Policymakers from the world’s new economic powerhouses in Latin America and Asia yesterday pledged to come up with fresh measures to curb capital inflows after the US Federal Reserve said it would print billions of dollars to rescue the economy.
Emerging economies expressed displeasure at the Fed’s move, making any substantive deal on global imbalances and currencies at next week’s G20 meeting that Seoul is hosting even less likely.
“As long as the world exercises no restraint in issuing global currencies such as the dollar — and this is not easy — then the occurrence of another crisis is inevitable, as quite a few wise Westerners lament,” Xia Bin (夏斌), an adviser to China’s central bank, wrote in a newspaper managed by the bank.
South Korea’s Ministry of Finance and Strategy said it had sent “a message to the markets” yesterday and would “aggressively” consider controls on capital flows, while Brazil’s Foreign Trade Secretary said the Fed’s move could cause “retaliatory measures.”
Thailand raised the possibility of concerted action to combat the flood of investment dollars that are expected to wash into into emerging markets.
“The central bank governor has confirmed discussions with central banks of neighboring countries, which are ready to impose measures together if needed to curb possible speculative money flowing into the region,” Thai Finance Minister Korn Chatikavanij told reporters.
A senior Indian finance official, who spoke on condition of anonymity, said that while the US had a right to stimulate its own economy, others would also serve their own interests and said that any deal on currencies in Seoul had to be a “win for both the blocs.”
“And that begs a political solution and that’s why we are all looking to Seoul,” he said.

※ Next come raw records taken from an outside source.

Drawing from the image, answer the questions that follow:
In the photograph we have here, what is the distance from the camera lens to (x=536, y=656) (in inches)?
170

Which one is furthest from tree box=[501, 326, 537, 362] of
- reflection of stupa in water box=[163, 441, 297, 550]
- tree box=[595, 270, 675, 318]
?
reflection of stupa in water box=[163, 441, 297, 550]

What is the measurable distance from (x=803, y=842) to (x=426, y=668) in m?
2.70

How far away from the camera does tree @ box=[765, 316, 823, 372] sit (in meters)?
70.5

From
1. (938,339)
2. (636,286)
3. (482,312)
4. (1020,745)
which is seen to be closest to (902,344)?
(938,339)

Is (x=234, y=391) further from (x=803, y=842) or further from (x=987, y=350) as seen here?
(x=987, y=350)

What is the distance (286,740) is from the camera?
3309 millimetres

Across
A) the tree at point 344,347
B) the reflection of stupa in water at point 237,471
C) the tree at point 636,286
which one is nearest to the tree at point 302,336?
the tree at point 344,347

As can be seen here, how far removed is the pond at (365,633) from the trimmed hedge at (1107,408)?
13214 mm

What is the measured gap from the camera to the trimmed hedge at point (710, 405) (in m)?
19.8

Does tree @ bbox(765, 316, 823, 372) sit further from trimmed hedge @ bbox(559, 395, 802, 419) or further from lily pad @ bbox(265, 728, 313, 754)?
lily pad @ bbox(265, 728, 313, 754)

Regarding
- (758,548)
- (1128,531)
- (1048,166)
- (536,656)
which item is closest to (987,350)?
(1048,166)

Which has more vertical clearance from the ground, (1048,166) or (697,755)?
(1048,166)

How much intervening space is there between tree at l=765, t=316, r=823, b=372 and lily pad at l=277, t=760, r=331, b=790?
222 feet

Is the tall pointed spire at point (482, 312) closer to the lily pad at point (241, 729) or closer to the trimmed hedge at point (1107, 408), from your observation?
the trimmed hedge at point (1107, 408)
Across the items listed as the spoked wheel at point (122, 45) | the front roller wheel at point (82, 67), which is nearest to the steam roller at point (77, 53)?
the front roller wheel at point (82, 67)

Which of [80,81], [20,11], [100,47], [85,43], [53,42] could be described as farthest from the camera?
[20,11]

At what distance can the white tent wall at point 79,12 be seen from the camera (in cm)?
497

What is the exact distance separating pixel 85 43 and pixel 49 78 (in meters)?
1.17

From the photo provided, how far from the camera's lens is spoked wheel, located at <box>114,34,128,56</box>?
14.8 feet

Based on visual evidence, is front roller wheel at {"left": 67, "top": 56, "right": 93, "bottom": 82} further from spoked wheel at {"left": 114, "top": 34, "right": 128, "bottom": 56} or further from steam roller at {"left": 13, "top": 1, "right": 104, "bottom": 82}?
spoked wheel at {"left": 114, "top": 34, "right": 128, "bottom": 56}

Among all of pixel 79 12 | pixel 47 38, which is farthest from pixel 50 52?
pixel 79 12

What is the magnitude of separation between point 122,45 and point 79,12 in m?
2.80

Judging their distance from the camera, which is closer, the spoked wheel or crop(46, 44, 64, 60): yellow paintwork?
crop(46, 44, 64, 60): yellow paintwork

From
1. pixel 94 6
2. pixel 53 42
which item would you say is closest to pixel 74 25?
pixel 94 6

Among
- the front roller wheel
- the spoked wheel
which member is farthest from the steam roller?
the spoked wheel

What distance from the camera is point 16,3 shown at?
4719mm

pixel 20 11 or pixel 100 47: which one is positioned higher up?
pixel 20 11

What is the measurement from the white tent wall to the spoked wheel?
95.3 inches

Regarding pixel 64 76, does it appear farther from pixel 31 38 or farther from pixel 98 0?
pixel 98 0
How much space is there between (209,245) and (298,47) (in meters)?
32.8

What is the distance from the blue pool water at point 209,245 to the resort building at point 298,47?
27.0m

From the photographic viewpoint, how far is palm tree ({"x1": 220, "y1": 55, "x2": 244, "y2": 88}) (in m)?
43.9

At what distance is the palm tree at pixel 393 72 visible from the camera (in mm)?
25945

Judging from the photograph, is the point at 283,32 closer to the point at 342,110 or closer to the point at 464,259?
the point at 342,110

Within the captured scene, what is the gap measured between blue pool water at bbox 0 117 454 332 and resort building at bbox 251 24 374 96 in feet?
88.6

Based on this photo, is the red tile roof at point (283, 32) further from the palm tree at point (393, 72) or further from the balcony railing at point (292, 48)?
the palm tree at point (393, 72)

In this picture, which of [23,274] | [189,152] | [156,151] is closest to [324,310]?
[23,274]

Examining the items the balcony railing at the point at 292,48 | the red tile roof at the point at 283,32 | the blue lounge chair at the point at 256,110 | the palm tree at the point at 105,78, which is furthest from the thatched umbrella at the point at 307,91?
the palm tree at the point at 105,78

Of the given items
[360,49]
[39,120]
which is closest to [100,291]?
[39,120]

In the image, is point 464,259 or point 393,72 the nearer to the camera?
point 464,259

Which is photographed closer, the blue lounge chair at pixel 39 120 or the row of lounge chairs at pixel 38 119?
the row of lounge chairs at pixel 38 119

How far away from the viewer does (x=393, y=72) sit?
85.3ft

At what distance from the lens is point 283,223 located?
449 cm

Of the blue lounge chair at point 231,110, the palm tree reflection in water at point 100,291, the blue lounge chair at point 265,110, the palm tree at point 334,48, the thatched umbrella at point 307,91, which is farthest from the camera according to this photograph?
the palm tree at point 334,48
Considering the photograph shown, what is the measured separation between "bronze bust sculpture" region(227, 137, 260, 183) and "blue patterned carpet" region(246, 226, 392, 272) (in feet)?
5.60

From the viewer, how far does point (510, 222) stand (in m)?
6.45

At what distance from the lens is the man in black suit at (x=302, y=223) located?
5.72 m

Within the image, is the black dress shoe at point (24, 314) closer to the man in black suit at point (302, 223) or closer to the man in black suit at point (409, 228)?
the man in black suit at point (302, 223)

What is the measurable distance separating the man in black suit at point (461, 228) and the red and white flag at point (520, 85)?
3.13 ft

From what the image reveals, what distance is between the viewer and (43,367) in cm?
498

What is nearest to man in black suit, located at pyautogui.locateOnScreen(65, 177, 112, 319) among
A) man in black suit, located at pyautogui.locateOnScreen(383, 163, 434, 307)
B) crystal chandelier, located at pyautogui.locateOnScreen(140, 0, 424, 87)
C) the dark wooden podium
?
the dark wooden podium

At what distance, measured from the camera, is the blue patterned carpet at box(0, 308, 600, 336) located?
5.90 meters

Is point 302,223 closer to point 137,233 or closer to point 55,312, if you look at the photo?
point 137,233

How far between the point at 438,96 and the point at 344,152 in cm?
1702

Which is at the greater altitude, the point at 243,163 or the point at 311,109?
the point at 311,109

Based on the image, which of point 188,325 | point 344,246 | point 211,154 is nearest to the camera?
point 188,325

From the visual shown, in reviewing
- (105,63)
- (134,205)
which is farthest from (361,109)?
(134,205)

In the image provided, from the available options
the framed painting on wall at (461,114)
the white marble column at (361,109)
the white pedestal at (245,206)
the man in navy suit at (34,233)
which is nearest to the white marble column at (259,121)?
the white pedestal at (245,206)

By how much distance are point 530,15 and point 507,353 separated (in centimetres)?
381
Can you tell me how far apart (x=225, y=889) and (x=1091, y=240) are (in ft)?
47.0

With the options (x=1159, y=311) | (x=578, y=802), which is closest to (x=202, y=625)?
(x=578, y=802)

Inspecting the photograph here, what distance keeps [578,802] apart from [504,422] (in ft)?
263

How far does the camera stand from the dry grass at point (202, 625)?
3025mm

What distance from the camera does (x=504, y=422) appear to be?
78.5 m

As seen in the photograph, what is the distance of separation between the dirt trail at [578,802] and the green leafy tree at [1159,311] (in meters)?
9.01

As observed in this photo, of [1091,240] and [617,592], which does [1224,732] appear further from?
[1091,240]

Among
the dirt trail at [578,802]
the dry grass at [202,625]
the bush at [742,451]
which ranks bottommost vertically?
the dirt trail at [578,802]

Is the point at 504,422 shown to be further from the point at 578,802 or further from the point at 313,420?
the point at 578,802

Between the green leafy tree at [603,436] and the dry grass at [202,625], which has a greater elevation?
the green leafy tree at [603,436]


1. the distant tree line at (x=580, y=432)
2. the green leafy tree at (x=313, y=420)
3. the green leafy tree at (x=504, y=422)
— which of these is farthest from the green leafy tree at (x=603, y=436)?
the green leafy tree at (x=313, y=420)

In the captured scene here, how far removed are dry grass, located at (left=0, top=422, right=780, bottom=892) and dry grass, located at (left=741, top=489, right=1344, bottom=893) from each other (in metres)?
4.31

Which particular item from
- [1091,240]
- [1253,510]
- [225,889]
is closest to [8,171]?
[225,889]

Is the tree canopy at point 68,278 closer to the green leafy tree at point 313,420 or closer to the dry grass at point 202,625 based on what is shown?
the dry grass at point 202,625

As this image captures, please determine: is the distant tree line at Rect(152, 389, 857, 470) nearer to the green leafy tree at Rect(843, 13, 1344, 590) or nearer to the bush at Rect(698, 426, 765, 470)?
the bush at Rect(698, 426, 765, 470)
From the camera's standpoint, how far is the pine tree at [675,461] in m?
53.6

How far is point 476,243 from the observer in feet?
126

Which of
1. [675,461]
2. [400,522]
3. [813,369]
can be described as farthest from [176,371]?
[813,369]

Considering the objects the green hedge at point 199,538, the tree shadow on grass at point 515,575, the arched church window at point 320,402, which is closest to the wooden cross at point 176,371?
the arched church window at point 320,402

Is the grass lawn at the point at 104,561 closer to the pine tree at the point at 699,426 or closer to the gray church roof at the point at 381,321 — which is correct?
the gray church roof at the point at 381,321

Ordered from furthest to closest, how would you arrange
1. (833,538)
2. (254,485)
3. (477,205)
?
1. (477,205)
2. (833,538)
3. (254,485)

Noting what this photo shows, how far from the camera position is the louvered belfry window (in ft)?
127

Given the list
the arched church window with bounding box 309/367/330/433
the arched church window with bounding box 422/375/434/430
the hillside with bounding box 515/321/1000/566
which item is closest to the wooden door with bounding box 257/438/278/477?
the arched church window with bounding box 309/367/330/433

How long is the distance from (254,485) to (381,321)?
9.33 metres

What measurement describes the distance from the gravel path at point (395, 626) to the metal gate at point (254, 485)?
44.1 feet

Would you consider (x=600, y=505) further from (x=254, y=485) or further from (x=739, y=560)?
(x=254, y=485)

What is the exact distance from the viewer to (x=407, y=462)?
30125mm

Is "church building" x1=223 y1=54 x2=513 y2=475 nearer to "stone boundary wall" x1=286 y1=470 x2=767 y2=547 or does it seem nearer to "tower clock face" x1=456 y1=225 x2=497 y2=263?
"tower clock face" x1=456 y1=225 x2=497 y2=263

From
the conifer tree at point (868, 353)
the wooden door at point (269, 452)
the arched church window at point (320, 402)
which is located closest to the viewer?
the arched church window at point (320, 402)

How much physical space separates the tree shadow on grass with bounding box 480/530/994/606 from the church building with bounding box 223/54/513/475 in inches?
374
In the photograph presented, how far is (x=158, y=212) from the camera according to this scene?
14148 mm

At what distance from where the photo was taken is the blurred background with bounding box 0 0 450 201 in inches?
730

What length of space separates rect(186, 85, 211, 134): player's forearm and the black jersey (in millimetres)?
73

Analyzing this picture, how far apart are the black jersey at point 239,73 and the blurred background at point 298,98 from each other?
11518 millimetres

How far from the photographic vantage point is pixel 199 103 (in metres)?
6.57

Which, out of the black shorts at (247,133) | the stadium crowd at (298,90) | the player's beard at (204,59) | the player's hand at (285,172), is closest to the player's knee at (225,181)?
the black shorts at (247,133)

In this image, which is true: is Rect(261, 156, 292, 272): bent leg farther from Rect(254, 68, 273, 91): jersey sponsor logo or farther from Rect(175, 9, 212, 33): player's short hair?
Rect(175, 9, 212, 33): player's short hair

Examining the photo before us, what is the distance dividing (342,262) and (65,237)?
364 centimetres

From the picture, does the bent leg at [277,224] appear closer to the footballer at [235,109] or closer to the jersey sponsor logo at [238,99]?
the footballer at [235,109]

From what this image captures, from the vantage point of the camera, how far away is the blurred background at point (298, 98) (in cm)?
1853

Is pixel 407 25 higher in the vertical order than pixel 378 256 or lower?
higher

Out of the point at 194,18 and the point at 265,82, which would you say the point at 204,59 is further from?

G20 finance ministers last month thrashed out an agreement that papered over the radically different views of the two main belligerents — the US and China — in a statement that called for competitive currency devaluations to be avoided and for governments to work towards a full suite of policies to reduce current account imbalances.
China’s Xia bluntly warned in the Chinese language Financial News that Beijing would pursue its own interests, saying: “We must think ‘what is good for us.’”
“It doesn’t seem to me that this is the kind of environment in which any country will commit to targets,” Credit Suisse currency strategist Olivier Desbarres said.
In the wake of the Fed’s move to buy US$600 billion of US bonds, South Korea’s central bank was seen selling its won currency yesterday in a bid to cap gains after it hit six-month highs in the run-up to the Fed announcement.
Other high-yielding currencies also rose, with the Australian dollar breaking through US$1 to its highest levels since 1982 and Japan warned that it was ready again to use intervention to halt a rising yen that would hurt its huge exporters.
Brazil has announced a slew of measures over the past few weeks to curb the appreciation of the real currency by direct intervention in markets and doubling a tax on portfolio inflows, although the measures do not seem to have had much of an impact.
The Hong Kong dollar fell to near the bottom of its band on Wednesday on repeated speculation in financial markets that it would have to adjust its dollar peg to staunch inflows.
Inflows have been massive. Flows into emerging market funds are US$46.4 billion in the year to the fourth week of October, compared with US$9.4 billion for all of last year, according to Global fund tracker EPFR.